=== Caption-style text data ===

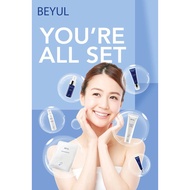 BEYUL SKINCARE 100% AUTHENIC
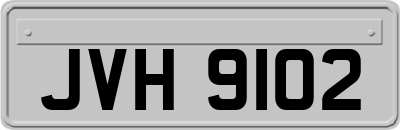JVH9102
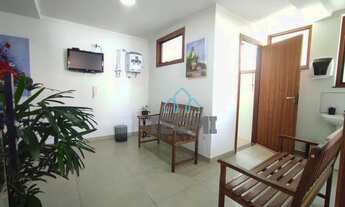 Imagem 7: Casa à venda, 352 m² por R$ 1.900.000,00 - Jardim das Nações - Taubaté/SP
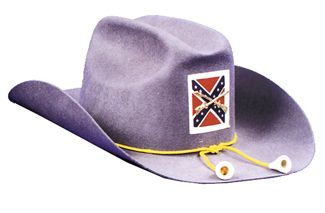 civil-war-ofc-hat-qul-gy-lg-51.png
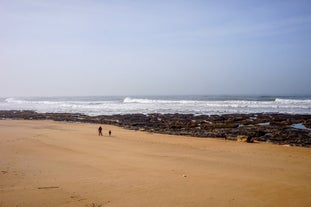 Praia da Granja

=== What needs to be done ===
Write out all of the rows above word for word, leaving out the pictures.

=== Exercise answer ===
 BEYUL SKINCARE 100% AUTHENIC
JVH9102
 Imagem 7: Casa à venda, 352 m² por R$ 1.900.000,00 - Jardim das Nações - Taubaté/SP
 civil-war-ofc-hat-qul-gy-lg-51.png
 Praia da Granja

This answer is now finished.